The FTC's opinion actually went beyond the ALJ's initial opinion. The commission found that POM made deceptive claims in 36 of 43 separate advertisements and promotional materials, whereas ALJ Chappell only found that 19 of the 43 challenged items were false or deceptive.
The commission's final order bars POM from claiming that its drinks and supplements are "effective in the diagnosis, cure, mitigation, treatment, or prevention of any disease," including heart disease, prostate cancer and erectile dysfunction, "unless the claim is supported by two randomized, well-controlled, human clinical trials." The order also prohibits misrepresentations regarding any test, study or research, and requires competent and reliable scientific evidence to support claims about the "health benefits, performance, or efficacy" of any food, drug or dietary supplement.

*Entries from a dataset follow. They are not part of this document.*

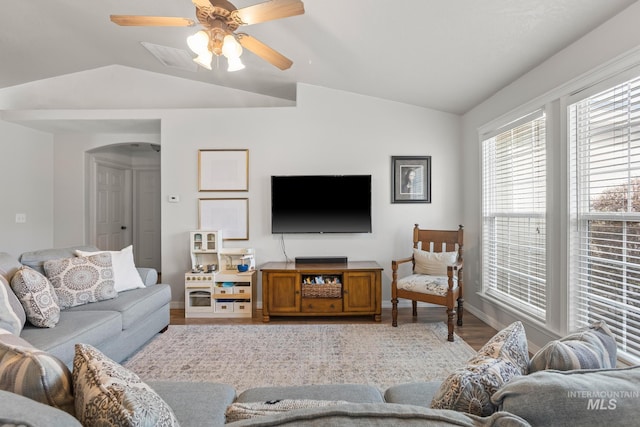 living room with ceiling fan, light hardwood / wood-style floors, and lofted ceiling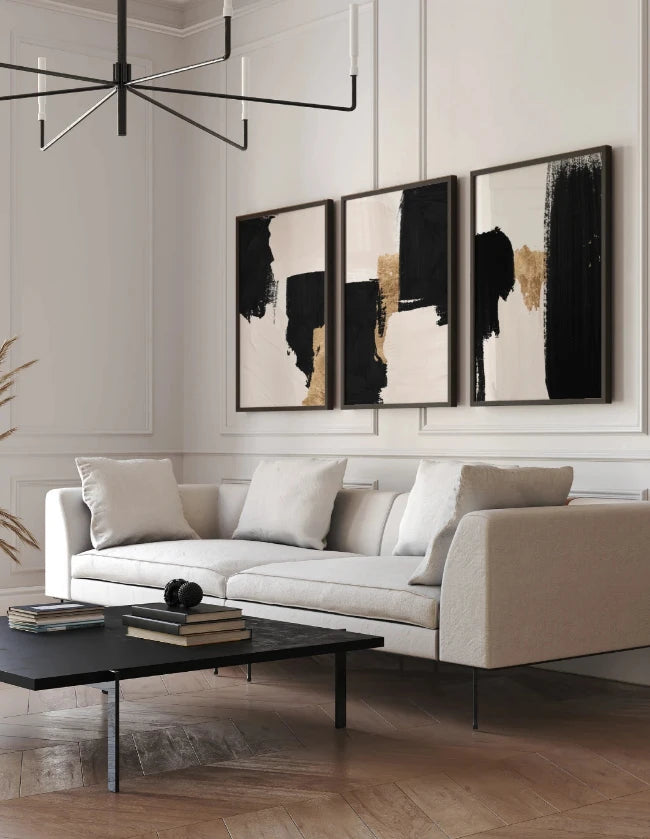 Curated wall gallery featuring multiple framed artworks arranged together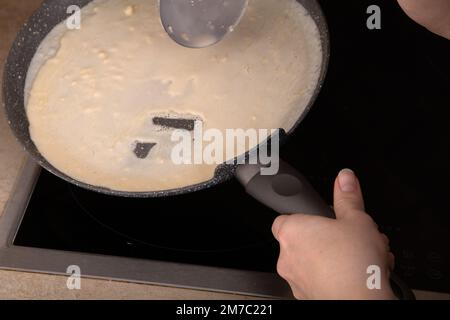 pâte à crêpes photo sur une casserole chaude, mains dans le cadre Banque D'Images
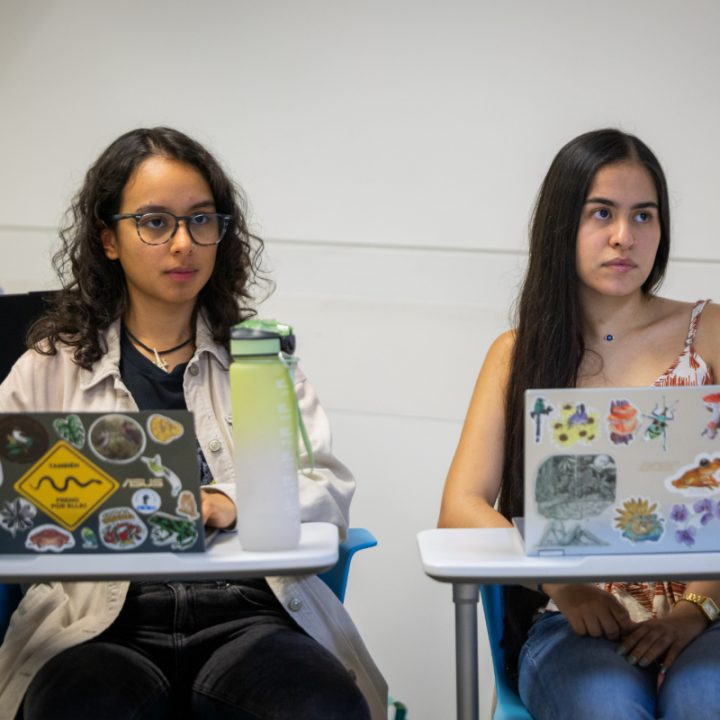 Dos personas están sentadas en escritorios con portátiles abierto. El fondo es una pared blanca lisa, en un entorno educativo.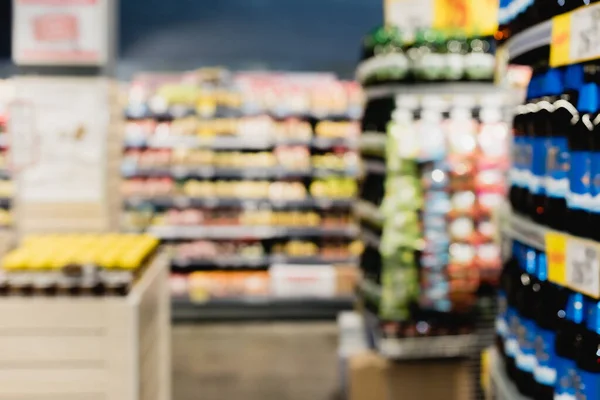 Blurred background of food on shelves in supermarket — Stock Photo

The commission's opinion was important because, for the first time, the FTC found that a health claim need not include the words "established" or "clinically proven" in order to be held to standards that require two randomized, well-controlled, human clinical trials. The opinion suggests that two randomized, controlled trials (RCTs) are now required to support any kind of disease prevention or treatment claims. The opinion strongly suggested that at least one such RCT is required for more general claims of healthfulness.
One issue that the FTC opinion did not seriously address was POM's First Amendment rights to make health-related claims. The commission held that because it had determined that the ads were misleading, no analysis under the U.S. Supreme Court's rulings on commercial speech, including the factors from Central Hudson Gas & Electric Corp. v. Public Service Commission, was necessary.
Importantly, the opinion ignored the Supreme Court's recent U.S. v. Alvarez decision where it held that it "has never endorsed the categorical rule the Government advances: that false statements receive no First Amendment protection." Even if they determine that the speech is misleading, courts across the country will generally continue to apply all of the Central Hudson factors to determine if the commercial speech at issue is prohibited, even if they do so while applying more strict scrutiny. Not surprisingly then, on March 8, 2013, POM filed a petition for review of the FTC's decision in the D.C. Circuit Court of Appeals, arguing primarily that the FTC's order unconstitutionally violates POM's First Amendment rights.
Given the remaining uncertainties of POM's available First Amendment defenses, and the resolution of the D.C. Circuit appeal, advertisers and manufacturers now need to be very cautious when making any disease treatment/prevention claims with respect to food and dietary supplements. The FTC wants to establish the two-RCT requirement as the standard for making health benefit or disease treatment claims in any food, drink or supplement advertisement, label or promotional material without undertaking a formal rulemaking procedure or issuing any industry guide or policy statement. For health claims alone, the FTC "competent and reliable scientific evidence" standards remain in force, but the POM opinion suggested that one or two RCTs may now be required for general health claims. What the FTC does provide is a simple formula for display of the "healthy" claim for food products or menu items. For example, with all of the research studies on the "Mediterranean diet" published recently, can restaurants with Mediterranean diet menus claim their menus feature healthy dishes? Does the POM decision plant a seed of doubt about what were thought to be settled principles of advertising regulation?